After another year of the strongest team throughout the year falling to another team at the world championship, it's time to once again revisit how worlds, and to some extent MSI, shape our perceptions of teams and regional strength. South Korea was dethroned as the default strongest region in 2018, and since then, analysts and fans have rushed to fill the ensuing vacuum. China's LPL was touted as the strongest league until G2 won MSI this year, and then it was Europe. Now it's the LPL again simply because FunPlus are world champions.

But the League of Legends World Championship is not a 1-to-1 representation of who has the strongest region or who was the strongest team of that year, despite being the biggest event of the year. It is a tournament in which the strongest team at that time, on that patch, is crowned the winner. Sometimes, like 2015 SK Telecom T1, the best teams and the best region are one in the same. Other times, like last year and this year, they aren't.

The LPL is, in fact, the strongest region in League of Legends, not because FunPlus Phoenix won the world championship. China leads the pack because of the individual talent and general depth of teams in the region. And despite FunPlus winning the title, just like RNG were the team of 2018, G2 were the team of 2019. They dictated the way that teams looked at League of Legends for the majority of this competitive year, especially after their MSI victory.

Analyzing regions and teams based on just two (arguably one, since people don't pay as much attention to MSI compared to worlds) tournaments where teams from different regions can play each other is a woefully small sample size. Those events don't always accurately reflect the reality of the competitive landscape. And that's true even before we discuss the structure of the tournaments themselves, which feature single-game, single-elimination group stages that allow very little room for error and are, by design, rife with upsets that lead to snap judgments in analysis.

Part of the problem is that Riot Games has so few international tournaments. We have no points of comparison outside of domestic league play, separated by region, which naturally creates an easy (and lazy) through line between being the winner of one of the two international tournaments all year in MSI and worlds and having the strongest region or team. This isn't to complain about not having more international competition, although that is a worthwhile complaint; it's to help recontextualize what worlds means in the context of the year.

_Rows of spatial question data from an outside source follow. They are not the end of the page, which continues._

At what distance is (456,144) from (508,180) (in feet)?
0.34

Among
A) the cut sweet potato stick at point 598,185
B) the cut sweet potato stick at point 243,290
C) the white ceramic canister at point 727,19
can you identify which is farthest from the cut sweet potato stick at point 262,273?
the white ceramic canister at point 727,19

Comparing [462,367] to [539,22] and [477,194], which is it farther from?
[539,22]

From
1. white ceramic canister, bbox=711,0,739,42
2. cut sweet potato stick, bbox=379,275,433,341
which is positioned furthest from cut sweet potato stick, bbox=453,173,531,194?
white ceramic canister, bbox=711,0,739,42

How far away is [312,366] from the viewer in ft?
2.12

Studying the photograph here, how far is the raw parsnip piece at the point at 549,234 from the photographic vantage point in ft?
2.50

When looking back at the world championship and what it means, factors like tournament structure, playstyle, and yes, regional strength, should be considered. When looking at this past world championship specifically, and FunPlus as champions, as well as G2's successes throughout the year, there's one particularly interesting conclusion that can be drawn. (And no, it's not that G2 are suddenly bad and were tilted by FunPlus.)

Both G2 and FunPlus were teams that paid attention to how they should play with the players that they had assembled and leaned into those styles well.

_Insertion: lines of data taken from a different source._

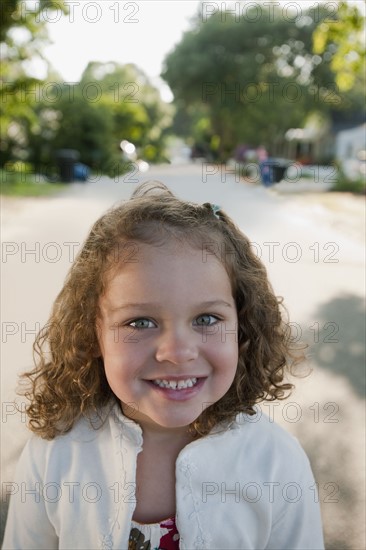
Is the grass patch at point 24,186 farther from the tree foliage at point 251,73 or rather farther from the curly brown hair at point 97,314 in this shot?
the tree foliage at point 251,73

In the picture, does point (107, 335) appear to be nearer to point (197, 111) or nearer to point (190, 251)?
point (190, 251)

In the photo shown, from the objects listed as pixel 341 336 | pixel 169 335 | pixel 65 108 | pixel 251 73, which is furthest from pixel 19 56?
pixel 341 336

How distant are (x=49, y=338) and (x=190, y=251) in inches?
13.4

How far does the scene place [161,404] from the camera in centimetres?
77

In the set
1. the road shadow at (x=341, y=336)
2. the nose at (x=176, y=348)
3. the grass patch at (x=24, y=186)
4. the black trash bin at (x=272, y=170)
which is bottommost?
the road shadow at (x=341, y=336)

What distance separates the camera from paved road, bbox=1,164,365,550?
0.96 m

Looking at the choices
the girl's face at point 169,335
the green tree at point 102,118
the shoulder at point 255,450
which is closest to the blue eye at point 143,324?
the girl's face at point 169,335

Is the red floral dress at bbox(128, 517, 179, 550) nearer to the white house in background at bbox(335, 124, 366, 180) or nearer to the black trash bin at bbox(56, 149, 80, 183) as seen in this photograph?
the black trash bin at bbox(56, 149, 80, 183)

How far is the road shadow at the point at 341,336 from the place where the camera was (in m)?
0.98

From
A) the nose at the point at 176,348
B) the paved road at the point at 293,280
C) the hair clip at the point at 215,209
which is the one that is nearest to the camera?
the nose at the point at 176,348

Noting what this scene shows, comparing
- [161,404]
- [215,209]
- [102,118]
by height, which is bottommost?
[161,404]

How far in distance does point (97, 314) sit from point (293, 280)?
370 millimetres

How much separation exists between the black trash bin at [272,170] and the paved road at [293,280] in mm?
25

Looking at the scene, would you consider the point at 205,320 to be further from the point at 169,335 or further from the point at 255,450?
the point at 255,450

The complaint that all teams with mid laner Kim "Doinb" Tae-sang play the same way was erased once he had a team around him that could complement and enhance that style, particularly the strong jungle-support duo of Gao "Tian" Tian-Liang and Liu "Crisp" Qing-Song.

Similarly, the role swap made by Luka "Perkz" Perković to bot lane, allowing former Fnatic mid laner Rasmus "Caps" Winther to take over the G2 mid lane spot, was incredibly risky but allowed G2 to have unparalleled flexibility in draft and lane matchups. Other teams throughout the year tried to copy G2's playstyle and failed.

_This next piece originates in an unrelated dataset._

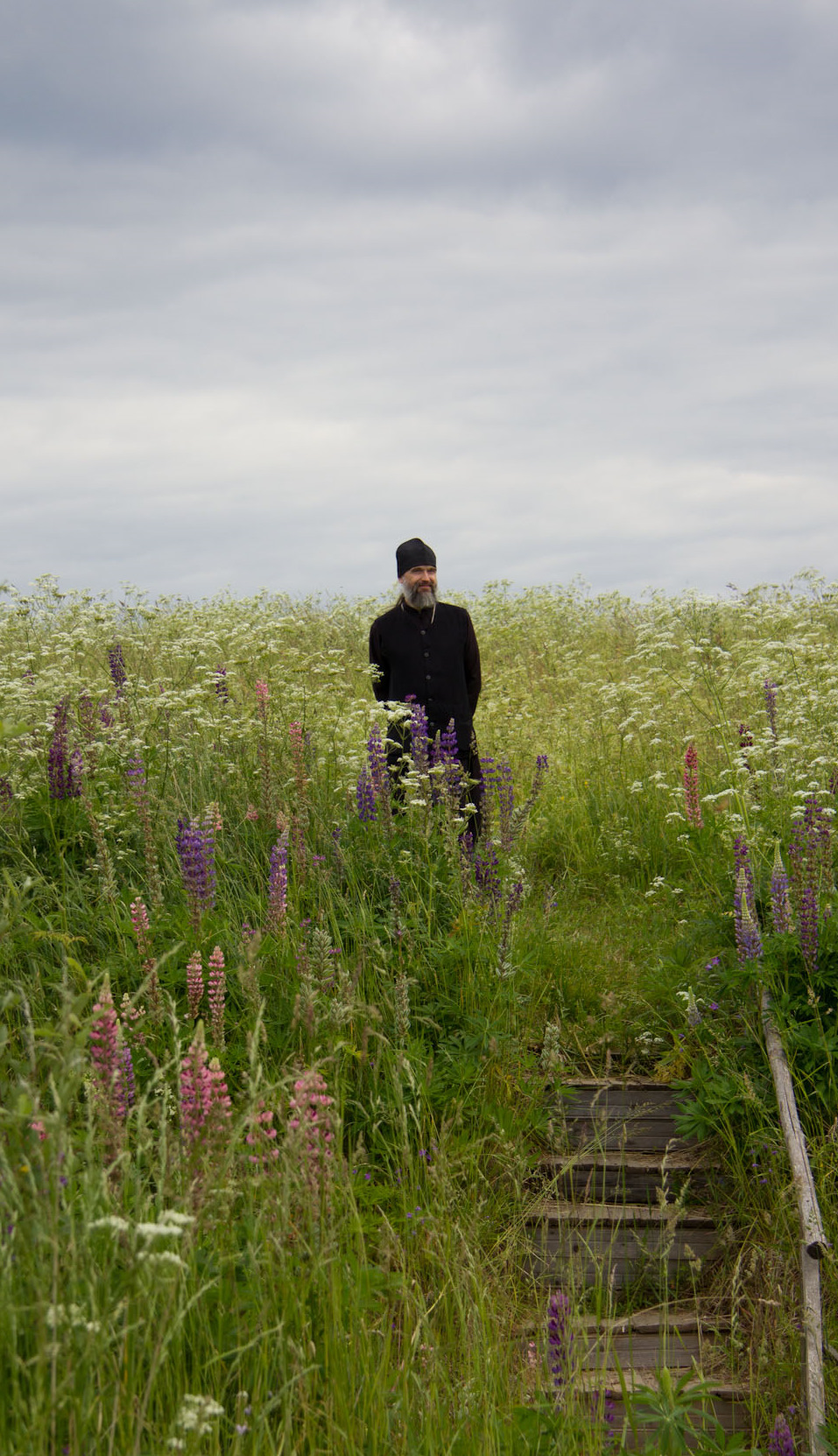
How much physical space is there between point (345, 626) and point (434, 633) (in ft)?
24.6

Similarly, teams will attempt to copy FunPlus' style now that they have won worlds. They likely also will fail.

No two teams represented what League of Legends is right now better than these two worlds finalists. The reason isn't their specific playstyles, though. It's the fact that they each found their respective strengths and played them to the best of their abilities, something teams all too often fail to recognize and adapt to.